What needs to be done:
Write only the number of lines in the records beneath that hold "classes".

Excerpted data:

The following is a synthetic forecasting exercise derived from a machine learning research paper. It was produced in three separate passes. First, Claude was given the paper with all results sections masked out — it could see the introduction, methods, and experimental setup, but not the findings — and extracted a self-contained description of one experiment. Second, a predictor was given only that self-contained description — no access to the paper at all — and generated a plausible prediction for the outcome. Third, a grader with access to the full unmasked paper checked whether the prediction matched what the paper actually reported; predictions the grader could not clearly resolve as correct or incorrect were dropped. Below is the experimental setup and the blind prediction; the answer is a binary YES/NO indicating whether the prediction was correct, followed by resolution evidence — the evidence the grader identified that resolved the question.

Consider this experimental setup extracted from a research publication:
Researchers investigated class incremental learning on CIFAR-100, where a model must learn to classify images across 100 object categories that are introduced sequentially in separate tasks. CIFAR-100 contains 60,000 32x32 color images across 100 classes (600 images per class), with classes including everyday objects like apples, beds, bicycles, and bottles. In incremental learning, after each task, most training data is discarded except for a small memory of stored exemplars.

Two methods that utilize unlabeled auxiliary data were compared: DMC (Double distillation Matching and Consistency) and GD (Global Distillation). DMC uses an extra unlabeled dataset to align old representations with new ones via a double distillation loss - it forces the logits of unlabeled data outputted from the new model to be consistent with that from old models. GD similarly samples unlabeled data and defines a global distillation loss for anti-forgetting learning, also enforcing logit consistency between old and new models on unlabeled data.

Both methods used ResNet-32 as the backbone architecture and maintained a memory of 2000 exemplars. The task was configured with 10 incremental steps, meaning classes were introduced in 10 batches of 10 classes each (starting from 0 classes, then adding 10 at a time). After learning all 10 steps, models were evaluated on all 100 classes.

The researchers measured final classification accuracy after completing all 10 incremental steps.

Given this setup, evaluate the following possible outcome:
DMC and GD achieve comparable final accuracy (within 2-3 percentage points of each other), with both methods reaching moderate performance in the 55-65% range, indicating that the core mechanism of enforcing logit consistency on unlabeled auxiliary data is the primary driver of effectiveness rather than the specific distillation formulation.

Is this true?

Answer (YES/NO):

The completed task:
2